Irlanda-Romania: la Banda Verde vince ai rigori e va ai quarti di Italia90

Il 25 giugno 1990, la Repubblica d’Irlanda, nota più semplicemente Eire, compì l’impresa della sua storia calcistica. Allo stadio Marassi di Genova, il Green Army supera ai rigori la Romania per 5-4, di fronte a 31,818 gli ottavi di finale di Italia 90 ed avanza ai quarti dove incontrerà l’Italia di Schillaci e Roberto Baggio. 

Dopo un girone eliminatorio con Inghilterra, Olanda ed Egitto, svoltosi nelle isole fra Sicilia a e Sardegna, gli irlandesi si piazzarono al secondo posto per merito di un sorteggio. Infatti terminato in perfetta parità la prima fase assieme agli Orange con tre punti, frutto dei pareggi per 1-1 contro gli inglesi, 0-0 contro i nordafricani ed infine 1-1 proprio contro l’Olanda, ci volle un sorteggio, evento unico nella storia della Coppa del Mondo, per dirimere la questione.

E la sorte arrise agli uomini di Charlton, che piazzandosi secondi, evitarono la corazzata Germania che avrebbe poi vinto il campionato. Il match di Marassi non si schiodò mai dal punteggio iniziale: mentre la Romania mostrava il suo gioco arioso e fantasioso, grazie al talento di Hagi, gli irlandesi diedero l’impressione di giocare per il pareggio fin dai primi minuti, battendosi con ardore.

Così l’overtime non sortì alcun effetto e la lotteria dei calci di rigori fu l’epilogo. Fino alla quarta serie  tutto filò liscio come l’olio, fino a che sul dischetto non si presentò Daniel Timofte, che era entrato sul terreno di gioco soltanto al 96°, quindi più fresco rispetto a compagni ed avversari.

Ma Pat “Packie” Bonner, portiere leggenda, lo seppe ipnotizzare: un solo rigore, da realizzare e l’Eire sarebbe andata in Paradiso. L’ultimo, il quinto tiratore scelto, era l’ala David O’Leary, entrato anch’egli nel corso dei supplementari (95°) ed era all’esordio nei Mondiali: quei 26 minuti registrati saranno gli unici nella sua carriera iridata.
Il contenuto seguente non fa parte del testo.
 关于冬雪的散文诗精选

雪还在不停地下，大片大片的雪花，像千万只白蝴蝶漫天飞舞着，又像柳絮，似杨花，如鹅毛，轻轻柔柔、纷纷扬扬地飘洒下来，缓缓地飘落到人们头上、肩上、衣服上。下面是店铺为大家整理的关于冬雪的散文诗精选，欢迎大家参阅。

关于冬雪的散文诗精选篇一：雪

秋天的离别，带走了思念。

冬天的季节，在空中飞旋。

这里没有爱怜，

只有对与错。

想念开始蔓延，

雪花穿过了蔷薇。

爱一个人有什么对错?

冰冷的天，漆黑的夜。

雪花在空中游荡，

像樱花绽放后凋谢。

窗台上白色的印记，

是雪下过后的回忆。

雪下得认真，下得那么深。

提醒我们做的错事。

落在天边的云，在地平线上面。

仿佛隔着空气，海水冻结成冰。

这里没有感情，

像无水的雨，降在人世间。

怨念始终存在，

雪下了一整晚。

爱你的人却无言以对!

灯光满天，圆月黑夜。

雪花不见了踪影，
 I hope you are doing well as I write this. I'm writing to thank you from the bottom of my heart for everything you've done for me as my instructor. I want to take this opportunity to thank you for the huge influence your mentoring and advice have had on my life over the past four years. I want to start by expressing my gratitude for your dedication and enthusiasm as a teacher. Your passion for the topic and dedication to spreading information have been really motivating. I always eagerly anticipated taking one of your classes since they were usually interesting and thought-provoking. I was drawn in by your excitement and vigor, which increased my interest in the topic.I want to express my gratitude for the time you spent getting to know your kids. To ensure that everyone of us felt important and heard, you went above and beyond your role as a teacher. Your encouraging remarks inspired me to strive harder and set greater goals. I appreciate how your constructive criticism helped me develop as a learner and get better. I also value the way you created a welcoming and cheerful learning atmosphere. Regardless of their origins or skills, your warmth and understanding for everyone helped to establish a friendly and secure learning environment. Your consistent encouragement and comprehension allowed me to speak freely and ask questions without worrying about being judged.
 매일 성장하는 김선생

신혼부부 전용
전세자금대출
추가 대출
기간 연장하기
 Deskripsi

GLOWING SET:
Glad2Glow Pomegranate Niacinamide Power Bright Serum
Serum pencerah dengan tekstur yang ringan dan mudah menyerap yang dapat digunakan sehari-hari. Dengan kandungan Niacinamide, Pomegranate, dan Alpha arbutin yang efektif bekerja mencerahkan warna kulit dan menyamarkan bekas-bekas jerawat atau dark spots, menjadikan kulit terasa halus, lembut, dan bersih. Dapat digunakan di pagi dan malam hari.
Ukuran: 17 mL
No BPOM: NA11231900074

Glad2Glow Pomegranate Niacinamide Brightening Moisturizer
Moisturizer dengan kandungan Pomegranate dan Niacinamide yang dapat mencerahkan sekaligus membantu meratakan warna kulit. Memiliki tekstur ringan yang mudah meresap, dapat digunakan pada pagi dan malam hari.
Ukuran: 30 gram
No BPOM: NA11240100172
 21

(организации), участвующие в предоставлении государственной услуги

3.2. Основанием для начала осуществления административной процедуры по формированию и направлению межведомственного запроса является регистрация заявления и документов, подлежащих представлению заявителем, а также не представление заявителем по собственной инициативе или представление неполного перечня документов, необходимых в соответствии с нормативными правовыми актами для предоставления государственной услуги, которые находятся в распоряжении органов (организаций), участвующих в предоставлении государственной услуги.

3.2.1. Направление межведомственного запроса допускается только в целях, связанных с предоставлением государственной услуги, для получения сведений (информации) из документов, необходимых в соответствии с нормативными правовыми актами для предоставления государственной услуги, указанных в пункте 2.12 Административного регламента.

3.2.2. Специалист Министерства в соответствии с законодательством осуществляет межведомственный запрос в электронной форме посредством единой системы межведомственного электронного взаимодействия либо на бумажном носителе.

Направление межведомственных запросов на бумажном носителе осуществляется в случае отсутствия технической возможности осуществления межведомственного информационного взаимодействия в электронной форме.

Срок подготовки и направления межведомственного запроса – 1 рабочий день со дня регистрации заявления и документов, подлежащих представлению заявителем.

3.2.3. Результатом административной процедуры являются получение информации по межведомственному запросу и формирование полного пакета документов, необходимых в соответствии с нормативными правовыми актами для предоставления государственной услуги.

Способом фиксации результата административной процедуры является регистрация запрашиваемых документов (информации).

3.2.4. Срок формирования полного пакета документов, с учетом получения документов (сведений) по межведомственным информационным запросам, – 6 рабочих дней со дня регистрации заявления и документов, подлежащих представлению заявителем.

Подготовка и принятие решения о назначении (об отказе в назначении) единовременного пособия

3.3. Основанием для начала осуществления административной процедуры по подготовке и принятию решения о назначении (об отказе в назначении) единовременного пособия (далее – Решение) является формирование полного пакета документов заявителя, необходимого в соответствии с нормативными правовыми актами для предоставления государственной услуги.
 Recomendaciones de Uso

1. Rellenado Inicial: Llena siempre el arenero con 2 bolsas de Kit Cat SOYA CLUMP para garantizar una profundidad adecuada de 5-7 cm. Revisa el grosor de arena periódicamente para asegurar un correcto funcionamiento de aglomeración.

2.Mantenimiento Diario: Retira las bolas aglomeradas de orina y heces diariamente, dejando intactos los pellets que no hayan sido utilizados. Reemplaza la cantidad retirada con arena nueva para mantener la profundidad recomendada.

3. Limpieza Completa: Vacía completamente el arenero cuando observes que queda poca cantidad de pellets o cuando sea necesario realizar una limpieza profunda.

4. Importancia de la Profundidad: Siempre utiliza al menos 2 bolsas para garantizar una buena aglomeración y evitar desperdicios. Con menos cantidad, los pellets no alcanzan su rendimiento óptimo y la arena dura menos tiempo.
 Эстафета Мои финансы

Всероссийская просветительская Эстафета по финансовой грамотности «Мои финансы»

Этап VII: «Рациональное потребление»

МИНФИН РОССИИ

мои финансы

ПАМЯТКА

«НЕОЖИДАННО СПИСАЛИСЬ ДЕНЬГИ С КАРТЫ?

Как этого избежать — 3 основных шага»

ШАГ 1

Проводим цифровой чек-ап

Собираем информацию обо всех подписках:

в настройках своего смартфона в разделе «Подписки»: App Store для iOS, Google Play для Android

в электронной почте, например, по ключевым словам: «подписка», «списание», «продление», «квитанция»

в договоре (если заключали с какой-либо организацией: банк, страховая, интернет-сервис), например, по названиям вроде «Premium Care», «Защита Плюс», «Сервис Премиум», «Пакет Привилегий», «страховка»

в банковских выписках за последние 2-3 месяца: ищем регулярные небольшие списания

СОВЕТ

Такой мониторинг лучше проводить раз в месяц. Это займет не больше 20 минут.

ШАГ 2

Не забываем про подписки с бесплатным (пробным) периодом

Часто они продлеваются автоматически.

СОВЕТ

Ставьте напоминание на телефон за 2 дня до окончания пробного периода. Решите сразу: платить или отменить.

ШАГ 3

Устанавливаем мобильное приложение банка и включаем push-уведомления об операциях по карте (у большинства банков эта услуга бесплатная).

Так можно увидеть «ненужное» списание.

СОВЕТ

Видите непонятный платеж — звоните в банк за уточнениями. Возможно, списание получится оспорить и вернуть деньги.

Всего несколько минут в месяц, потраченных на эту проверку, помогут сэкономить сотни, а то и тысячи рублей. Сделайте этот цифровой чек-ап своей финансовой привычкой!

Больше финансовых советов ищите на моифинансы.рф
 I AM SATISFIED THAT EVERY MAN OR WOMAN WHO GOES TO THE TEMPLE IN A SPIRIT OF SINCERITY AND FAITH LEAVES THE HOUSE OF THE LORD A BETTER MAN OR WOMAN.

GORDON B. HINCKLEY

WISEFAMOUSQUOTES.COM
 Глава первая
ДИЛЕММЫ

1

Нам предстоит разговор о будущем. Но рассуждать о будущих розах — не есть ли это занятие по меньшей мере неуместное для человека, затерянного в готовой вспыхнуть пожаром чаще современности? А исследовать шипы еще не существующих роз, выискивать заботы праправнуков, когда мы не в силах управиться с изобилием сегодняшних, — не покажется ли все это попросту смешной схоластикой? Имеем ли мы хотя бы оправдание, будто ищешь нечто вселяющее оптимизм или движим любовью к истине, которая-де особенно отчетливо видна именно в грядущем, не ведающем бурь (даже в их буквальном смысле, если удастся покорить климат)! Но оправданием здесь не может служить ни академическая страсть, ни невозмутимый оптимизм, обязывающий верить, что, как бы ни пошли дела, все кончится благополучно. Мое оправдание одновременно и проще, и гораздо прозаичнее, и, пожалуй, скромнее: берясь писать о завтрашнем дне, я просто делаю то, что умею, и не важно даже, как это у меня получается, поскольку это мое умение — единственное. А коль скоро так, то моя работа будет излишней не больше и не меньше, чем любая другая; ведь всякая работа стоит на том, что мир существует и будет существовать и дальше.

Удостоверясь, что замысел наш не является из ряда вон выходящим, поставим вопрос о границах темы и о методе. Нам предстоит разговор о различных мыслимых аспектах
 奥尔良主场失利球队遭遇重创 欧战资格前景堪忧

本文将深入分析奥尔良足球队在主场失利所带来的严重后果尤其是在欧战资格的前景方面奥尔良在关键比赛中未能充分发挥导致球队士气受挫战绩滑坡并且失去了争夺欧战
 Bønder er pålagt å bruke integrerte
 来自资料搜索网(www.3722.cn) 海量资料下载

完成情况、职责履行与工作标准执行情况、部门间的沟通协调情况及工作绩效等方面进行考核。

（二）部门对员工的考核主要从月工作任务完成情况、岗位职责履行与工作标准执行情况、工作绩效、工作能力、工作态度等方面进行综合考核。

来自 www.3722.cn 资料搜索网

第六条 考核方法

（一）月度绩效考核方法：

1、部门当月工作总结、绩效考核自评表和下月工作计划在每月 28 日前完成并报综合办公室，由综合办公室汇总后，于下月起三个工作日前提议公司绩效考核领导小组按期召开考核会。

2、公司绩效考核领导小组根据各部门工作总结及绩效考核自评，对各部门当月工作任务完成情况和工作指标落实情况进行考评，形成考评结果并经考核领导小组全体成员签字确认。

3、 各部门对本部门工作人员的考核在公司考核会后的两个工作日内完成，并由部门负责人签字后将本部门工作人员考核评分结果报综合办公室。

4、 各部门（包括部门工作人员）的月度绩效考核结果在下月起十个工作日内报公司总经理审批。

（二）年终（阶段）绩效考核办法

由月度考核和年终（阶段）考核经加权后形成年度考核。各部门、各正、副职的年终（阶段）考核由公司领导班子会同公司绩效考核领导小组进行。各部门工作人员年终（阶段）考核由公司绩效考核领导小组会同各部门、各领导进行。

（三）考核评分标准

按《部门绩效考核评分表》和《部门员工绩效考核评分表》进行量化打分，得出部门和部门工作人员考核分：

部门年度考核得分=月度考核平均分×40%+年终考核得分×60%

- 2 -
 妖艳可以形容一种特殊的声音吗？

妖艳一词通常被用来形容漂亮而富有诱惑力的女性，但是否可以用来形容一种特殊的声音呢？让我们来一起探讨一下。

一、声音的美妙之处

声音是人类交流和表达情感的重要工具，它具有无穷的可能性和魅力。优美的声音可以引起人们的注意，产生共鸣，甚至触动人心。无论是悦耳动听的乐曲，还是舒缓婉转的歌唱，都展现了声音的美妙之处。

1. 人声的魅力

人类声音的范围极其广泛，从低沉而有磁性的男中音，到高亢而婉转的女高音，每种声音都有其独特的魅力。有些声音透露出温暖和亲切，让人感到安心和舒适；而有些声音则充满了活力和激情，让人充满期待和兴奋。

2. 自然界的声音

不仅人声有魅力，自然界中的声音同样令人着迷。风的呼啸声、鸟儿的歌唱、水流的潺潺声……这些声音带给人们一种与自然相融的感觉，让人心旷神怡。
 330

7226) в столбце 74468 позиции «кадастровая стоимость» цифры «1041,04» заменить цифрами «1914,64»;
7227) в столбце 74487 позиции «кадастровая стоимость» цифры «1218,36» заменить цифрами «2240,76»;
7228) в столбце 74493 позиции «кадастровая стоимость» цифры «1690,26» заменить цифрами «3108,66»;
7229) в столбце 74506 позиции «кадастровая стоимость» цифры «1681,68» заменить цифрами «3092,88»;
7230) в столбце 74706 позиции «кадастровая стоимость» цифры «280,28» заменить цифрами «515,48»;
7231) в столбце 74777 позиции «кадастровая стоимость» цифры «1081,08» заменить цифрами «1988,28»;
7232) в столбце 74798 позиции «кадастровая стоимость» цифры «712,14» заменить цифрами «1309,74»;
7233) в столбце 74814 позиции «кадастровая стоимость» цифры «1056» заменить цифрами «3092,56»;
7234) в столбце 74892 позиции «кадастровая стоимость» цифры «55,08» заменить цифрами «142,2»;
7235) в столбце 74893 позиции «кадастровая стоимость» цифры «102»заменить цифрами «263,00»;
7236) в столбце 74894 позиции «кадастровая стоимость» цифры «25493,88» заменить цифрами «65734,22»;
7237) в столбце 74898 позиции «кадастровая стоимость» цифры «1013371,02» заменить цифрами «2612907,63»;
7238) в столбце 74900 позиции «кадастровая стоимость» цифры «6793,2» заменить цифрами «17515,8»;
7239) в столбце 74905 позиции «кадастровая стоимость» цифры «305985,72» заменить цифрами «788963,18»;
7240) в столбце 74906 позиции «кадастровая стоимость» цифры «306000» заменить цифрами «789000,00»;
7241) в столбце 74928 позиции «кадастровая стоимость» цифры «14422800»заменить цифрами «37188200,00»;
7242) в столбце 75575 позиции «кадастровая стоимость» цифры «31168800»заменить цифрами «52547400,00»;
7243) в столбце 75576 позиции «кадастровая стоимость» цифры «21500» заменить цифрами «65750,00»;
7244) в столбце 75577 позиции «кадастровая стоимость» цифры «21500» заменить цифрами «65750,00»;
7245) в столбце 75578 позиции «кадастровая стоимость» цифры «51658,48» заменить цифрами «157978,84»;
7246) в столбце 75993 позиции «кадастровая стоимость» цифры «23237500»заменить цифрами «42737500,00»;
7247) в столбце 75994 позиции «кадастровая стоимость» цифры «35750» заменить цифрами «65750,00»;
A far sospirare ancor più il popolo irlandese era il fatto che O’Leary non aveva mai segnato con la maglia della nazionale e non aveva mai calciato un rigore nella sua storia!

Ma l’estremo avversario, il capitano Silviu Lung, non seppe opporsi: palla da una parte e portiere dall’altra e l’Eire era ai quarti.

Nelle interviste del dopo-gara, il ct Jack Charlton, seppe celebrare il successo in maniera chiara: ”I pubs venderanno molte più bevande alcoliche stasera che nel resto dell’anno. Ci sarà una festa in questa città che non ha mai visto, una festa che Dublino non ha mai visto con artisti di tale spessore”. La fase finale dei rigori venne immortalata nel film Due sulla strada (The Van), la versione cinematografica del romanzo scritto da Roddy Doyle.